======== Text segment ========

On 24 August 2020, President Halimah Yacob delivered the President’s Address, opening the 14th Parliament of Singapore and setting out the government’s legislative agenda and focus for the coming term. Despite its name and the fact that President Halimah Yacob delivered the speech, the President’s Address is actually written by Prime Minister Lee Hsien Loong and his Cabinet members.
In response to the speech, there have been heated exchanges by Members of Parliament over jobs – how to best create them, whether the government should intervene more (or less), and what needs to be done to ensure Singapore remain an attractive, competitive place for business internationally.
One area of concern is flagging productivity growth across the country, which is linked to wage growth and overall economic strength in Singapore. In March 2020, labour productivity dipped for the first time in 10 years.
There are a wide range of policies linked to productivity, including the Progressive Wage Model, Workfare Income Supplement, foreign worker levies, and the wildly popular Productivity and Innovation Credit (PIC).
Given its importance, let’s understand how exactly is productivity measured, and what can workers, companies and the government do to boost productivity, and perhaps contribute to greater growth in wages for workers.
How Labour Productivity In Singapore Is Measured
The concept of productivity is the efficiency with which resources (such as raw materials, capital, or effort) can be converted into valuable goods and services.
In Singapore, there are two main indicators used to measure labour productivity: real value-added (VA) per worker and real VA per actual hour worked (AHW). The latter was only introduced in 2015, to capture the intensity of labour input more accurately and to account for changes in employment patterns, such as the rise in part-time work.

======== Supplied information ========

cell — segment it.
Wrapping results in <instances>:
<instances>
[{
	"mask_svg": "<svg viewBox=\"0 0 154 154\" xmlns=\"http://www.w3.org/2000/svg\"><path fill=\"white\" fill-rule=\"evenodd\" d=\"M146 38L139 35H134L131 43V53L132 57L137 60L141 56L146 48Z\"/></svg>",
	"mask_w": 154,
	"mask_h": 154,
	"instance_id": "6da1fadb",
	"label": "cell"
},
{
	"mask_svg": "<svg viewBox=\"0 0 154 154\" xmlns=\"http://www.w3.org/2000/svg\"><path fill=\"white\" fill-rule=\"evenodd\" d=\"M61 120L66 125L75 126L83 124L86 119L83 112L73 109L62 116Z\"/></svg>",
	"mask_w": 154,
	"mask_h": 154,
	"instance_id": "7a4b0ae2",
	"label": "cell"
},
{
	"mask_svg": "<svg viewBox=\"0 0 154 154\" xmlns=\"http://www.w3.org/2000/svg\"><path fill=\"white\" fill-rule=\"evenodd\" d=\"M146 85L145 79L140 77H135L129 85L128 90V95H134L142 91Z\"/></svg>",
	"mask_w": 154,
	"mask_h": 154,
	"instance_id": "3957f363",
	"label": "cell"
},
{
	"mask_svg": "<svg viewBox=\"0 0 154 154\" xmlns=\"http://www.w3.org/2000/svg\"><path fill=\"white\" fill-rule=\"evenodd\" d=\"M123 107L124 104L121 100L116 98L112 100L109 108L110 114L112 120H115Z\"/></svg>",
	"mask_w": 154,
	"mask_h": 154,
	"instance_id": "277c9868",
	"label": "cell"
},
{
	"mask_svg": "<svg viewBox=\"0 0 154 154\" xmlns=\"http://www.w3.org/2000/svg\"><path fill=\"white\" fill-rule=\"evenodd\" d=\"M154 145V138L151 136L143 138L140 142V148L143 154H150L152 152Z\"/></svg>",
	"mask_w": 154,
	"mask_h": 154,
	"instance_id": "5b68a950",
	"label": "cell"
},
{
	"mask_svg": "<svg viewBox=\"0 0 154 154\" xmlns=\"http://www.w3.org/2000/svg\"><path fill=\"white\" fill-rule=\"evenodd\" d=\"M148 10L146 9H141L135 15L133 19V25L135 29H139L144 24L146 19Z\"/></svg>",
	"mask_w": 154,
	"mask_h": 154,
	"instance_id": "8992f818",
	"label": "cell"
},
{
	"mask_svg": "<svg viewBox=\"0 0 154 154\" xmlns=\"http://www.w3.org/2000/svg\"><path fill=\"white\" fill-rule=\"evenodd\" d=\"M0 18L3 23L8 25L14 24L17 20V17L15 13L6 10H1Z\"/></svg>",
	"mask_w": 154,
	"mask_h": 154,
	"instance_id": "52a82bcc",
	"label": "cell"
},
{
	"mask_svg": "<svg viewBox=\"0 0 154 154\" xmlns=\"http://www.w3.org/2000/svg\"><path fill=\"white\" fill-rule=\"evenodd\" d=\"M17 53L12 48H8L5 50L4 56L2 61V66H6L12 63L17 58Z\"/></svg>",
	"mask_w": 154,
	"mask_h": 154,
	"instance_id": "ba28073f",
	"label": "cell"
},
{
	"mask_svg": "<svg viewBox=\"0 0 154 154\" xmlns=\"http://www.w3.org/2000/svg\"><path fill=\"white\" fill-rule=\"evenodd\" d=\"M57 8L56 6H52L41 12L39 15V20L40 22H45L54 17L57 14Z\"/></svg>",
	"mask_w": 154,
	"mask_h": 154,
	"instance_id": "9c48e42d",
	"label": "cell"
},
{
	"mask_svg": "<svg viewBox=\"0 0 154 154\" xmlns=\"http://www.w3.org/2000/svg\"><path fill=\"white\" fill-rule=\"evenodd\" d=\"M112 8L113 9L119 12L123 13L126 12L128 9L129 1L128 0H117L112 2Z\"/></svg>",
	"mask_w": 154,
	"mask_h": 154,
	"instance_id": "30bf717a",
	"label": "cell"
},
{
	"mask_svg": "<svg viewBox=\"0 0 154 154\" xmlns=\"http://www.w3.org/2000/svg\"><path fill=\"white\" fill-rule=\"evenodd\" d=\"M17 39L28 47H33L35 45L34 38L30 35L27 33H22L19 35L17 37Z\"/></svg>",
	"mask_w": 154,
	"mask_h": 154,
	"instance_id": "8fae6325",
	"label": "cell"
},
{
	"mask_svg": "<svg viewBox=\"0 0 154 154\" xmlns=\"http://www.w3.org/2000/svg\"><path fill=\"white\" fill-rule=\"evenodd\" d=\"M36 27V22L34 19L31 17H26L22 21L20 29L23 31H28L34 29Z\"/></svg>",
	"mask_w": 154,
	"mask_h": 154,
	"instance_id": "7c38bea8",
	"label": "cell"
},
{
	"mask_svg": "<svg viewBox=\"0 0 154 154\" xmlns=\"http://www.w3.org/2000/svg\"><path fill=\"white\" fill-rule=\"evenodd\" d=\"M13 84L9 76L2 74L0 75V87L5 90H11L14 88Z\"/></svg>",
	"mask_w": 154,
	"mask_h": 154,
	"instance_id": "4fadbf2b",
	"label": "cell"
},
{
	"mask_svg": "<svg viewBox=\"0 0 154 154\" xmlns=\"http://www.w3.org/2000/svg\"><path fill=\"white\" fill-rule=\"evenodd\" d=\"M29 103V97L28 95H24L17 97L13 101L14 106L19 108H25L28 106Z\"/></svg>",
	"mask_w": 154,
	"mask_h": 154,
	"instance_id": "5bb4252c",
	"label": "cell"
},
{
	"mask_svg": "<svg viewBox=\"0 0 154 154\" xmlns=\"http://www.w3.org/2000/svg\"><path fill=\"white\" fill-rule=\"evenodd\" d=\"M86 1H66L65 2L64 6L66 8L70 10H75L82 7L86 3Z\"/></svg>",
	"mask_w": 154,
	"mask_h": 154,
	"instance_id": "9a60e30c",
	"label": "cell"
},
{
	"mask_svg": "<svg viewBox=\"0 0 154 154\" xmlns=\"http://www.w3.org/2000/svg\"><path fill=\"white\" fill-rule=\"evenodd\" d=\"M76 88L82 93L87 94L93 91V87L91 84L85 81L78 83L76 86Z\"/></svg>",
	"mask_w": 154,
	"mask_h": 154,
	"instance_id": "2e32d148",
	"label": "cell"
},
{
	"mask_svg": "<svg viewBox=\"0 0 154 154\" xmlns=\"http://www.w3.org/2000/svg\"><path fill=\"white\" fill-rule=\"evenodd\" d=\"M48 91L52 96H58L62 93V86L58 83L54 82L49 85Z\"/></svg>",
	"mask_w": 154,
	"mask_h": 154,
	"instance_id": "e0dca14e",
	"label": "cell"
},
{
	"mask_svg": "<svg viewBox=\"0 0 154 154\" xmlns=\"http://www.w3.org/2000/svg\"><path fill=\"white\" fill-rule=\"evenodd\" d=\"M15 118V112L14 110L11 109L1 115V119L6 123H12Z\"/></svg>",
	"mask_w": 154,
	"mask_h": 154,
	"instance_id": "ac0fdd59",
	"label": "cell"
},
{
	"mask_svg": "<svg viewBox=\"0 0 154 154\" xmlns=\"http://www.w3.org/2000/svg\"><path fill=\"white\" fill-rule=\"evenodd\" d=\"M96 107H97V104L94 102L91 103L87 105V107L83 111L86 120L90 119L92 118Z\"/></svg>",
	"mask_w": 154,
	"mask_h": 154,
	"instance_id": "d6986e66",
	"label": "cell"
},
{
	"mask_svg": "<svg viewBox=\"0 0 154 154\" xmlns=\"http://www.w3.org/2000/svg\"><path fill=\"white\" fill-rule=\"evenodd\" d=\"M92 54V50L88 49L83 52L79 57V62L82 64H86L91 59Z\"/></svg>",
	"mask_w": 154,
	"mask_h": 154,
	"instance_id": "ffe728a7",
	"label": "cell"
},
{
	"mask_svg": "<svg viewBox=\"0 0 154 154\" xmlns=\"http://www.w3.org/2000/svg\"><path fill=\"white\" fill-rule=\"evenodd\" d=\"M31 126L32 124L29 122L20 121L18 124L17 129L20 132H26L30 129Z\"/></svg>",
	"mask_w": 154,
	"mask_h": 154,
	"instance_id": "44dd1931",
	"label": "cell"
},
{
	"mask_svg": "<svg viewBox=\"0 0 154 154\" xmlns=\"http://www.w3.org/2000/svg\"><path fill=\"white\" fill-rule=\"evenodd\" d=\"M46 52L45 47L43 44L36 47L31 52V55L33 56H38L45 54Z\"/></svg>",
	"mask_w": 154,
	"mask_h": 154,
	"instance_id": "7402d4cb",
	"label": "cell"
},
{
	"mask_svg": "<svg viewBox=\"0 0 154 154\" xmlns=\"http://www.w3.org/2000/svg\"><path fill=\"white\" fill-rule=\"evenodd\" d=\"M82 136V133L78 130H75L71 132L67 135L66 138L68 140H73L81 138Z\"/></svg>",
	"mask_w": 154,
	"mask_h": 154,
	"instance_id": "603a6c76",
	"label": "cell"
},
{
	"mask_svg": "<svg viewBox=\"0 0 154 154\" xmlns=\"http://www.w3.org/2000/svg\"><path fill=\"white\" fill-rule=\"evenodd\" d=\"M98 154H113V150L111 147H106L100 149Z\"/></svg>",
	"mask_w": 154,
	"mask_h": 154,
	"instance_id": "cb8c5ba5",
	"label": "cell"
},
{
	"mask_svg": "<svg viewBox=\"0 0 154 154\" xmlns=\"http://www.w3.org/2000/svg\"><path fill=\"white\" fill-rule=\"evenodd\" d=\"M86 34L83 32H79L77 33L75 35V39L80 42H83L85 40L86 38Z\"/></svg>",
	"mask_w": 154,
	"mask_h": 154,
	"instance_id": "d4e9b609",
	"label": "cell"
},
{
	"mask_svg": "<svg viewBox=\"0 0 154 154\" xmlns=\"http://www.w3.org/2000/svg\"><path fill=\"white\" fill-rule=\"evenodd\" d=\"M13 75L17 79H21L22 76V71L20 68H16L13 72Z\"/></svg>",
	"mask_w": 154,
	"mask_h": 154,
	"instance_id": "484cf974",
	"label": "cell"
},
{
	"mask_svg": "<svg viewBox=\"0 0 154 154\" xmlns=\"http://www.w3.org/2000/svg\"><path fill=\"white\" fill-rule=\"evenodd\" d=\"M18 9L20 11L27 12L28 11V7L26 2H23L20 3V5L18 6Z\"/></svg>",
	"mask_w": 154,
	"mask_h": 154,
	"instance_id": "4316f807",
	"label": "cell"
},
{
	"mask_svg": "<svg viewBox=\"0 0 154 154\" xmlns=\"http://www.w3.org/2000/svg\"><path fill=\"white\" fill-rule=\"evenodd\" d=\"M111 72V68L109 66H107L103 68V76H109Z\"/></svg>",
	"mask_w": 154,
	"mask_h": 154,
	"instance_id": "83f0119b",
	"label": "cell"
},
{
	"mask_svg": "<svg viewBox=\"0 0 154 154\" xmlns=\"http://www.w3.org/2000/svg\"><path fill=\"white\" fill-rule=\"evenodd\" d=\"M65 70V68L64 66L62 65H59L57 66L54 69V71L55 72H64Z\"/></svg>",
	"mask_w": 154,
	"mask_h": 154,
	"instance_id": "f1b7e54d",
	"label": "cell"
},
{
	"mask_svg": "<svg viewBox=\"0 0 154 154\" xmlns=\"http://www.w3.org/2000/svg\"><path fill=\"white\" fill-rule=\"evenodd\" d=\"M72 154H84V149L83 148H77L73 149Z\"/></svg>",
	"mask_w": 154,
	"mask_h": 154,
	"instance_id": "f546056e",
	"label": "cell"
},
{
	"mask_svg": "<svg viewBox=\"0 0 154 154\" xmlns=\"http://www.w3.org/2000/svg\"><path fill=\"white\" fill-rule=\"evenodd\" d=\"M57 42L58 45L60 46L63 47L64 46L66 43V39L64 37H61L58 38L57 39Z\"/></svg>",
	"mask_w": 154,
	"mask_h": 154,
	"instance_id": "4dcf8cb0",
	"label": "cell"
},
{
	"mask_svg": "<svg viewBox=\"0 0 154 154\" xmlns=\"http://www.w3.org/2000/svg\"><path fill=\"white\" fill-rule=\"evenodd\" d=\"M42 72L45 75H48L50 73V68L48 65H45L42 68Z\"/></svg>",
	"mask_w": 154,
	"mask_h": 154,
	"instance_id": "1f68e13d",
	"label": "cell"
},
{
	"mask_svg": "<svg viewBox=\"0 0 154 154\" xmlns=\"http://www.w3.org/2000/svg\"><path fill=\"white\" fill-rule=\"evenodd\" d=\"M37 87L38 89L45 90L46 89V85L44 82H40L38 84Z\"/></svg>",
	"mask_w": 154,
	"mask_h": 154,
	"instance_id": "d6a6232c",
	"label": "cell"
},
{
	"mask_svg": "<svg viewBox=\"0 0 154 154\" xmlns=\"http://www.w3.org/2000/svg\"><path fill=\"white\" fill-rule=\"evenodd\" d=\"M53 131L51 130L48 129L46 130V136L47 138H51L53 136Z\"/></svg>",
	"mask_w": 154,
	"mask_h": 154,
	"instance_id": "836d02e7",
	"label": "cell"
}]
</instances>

========

** About this task **
Write the next part of the article on labour productivity in Singapore, starting right after its final sentence. The material comes from a different source than the article.

** Response for this exercise **
From 2017, productivity statistics started to be collected and released by the Ministry of Manpower (MOM) on a quarterly basis (instead of annually) to monitor trends with higher frequency.
Annual real value-added (VA) per worker data is quite straightforward since the total number of workers and total value created in the economy are figures that the government is already tracking.
However, while real VA per actual hour worked (AHW) seems like a more sophisticated metric, the fact that the number of hours worked is self-reported in employer surveys makes its accuracy questionable and subject to large variance depending on the sample selected.
Why Labour Productivity Is Critical For Singapore’s Economic Progress And Wage Growth
Resources available as economic input for Singapore is finite, be it land, skilled labour, capital, or other resources.
In order for Singapore to grow her economy and create more wealth for the people here, Singapore needs to 1) attract more resources, like capital (increasingly competitive) or labour (unpopular and unsustainable), and/or 2) boost the efficiency in which existing resources are utilised, in other words, productivity.
Without boosting overall productivity, Singapore would lack the financial resources to raise wages and standard of living, even if we wanted to do so.
What Is Being Done To Boost Productivity – And What More Can Be Done
As a mature economy, slow (and even negative) productivity has unfortunately been the trend in Singapore for some time now.
Numerous governmental committees and councils have been formed throughout the years to study, propose, and drive initiatives to address Singapore’s productivity challenges.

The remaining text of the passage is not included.